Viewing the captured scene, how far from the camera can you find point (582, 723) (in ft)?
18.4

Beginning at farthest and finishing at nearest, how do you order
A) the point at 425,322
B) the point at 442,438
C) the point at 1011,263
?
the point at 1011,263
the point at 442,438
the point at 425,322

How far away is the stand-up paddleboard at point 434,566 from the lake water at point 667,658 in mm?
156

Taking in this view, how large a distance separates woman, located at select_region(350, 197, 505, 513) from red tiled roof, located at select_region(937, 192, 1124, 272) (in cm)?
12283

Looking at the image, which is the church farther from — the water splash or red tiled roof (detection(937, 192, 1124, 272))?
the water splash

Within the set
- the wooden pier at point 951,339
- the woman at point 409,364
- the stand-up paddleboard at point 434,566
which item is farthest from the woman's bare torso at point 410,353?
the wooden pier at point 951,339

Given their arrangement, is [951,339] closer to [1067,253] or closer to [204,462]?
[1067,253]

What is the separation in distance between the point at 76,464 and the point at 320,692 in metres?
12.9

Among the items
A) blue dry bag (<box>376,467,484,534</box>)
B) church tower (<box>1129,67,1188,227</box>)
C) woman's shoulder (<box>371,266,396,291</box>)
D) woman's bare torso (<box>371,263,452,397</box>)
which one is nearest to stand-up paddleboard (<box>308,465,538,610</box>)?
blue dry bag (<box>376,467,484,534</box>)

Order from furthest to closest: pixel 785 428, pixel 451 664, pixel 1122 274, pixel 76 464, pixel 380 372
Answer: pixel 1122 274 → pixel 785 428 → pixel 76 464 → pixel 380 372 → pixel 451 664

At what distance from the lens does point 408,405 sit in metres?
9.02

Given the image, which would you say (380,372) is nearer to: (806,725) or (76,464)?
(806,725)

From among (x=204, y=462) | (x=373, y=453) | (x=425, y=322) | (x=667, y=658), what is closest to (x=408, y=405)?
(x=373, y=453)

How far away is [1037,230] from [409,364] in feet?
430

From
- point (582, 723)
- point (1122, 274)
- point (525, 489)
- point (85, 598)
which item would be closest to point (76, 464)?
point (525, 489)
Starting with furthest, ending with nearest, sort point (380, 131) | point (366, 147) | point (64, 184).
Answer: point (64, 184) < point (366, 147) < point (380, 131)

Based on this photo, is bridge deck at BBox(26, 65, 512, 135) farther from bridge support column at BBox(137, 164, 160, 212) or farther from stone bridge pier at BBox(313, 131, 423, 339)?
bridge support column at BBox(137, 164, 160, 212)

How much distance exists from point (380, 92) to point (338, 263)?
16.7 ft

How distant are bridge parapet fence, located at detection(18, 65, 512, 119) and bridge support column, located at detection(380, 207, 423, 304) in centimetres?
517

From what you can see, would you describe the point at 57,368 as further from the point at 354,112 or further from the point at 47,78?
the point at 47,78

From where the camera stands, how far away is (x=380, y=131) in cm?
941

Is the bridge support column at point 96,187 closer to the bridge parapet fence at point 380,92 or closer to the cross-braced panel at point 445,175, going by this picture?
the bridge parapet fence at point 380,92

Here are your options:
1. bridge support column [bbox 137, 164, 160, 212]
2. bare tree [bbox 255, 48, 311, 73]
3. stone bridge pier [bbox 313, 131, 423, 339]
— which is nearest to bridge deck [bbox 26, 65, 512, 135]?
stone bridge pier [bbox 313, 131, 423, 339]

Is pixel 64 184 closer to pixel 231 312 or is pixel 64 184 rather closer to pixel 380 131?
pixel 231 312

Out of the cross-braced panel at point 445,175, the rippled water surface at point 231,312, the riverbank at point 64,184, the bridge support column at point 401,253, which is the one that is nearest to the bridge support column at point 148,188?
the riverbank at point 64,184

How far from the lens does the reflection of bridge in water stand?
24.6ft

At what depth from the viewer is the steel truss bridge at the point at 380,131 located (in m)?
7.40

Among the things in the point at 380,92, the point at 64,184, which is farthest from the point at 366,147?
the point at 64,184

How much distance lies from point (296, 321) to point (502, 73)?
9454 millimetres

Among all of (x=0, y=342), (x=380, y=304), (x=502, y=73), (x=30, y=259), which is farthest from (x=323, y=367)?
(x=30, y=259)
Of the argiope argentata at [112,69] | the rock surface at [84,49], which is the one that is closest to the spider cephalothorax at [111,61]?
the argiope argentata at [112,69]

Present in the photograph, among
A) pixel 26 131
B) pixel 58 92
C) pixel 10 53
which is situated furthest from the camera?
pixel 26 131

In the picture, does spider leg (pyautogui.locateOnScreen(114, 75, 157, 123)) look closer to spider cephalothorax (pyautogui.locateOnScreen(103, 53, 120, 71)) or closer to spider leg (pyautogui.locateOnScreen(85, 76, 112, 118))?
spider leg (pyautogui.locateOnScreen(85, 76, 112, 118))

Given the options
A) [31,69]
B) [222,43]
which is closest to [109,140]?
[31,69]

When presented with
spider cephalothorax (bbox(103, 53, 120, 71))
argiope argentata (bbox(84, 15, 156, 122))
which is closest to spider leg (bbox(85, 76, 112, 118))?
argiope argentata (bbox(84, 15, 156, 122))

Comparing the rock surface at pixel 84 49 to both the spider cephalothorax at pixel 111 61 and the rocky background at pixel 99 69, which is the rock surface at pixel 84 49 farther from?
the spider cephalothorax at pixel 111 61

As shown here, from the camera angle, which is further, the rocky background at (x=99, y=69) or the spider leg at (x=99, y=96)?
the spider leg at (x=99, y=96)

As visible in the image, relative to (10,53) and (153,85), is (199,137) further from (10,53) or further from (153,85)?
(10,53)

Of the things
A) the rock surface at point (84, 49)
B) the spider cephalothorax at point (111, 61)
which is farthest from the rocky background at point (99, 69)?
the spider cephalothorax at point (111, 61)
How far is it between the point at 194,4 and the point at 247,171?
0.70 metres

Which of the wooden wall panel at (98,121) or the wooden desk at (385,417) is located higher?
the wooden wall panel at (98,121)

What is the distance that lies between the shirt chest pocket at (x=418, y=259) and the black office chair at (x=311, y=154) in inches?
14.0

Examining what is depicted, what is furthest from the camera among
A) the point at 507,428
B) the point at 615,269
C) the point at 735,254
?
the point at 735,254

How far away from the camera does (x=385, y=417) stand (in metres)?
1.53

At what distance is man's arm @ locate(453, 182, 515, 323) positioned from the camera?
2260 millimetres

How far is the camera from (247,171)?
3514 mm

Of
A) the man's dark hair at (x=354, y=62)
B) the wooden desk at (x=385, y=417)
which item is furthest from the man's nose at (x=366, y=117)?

WHAT TO DO. Please put the data from the line containing "Examining what is" through the end of the data into a Markdown table with the columns "No." and "Text", one row per line, skipping blank lines.

SOLUTION TO THIS PROBLEM.
| No. | Text |
|---|---|
| 1 | Examining what is depicted, what is furthest from the camera among |
| 2 | A) the point at 507,428 |
| 3 | B) the point at 615,269 |
| 4 | C) the point at 735,254 |
| 5 | ? |
| 6 | the point at 735,254 |
| 7 | How far away from the camera does (x=385, y=417) stand (in metres)? |
| 8 | 1.53 |
| 9 | At what distance is man's arm @ locate(453, 182, 515, 323) positioned from the camera? |
| 10 | 2260 millimetres |
| 11 | How far is the camera from (247,171)? |
| 12 | 3514 mm |
| 13 | Of |
| 14 | A) the man's dark hair at (x=354, y=62) |
| 15 | B) the wooden desk at (x=385, y=417) |
| 16 | which item is furthest from the man's nose at (x=366, y=117)? |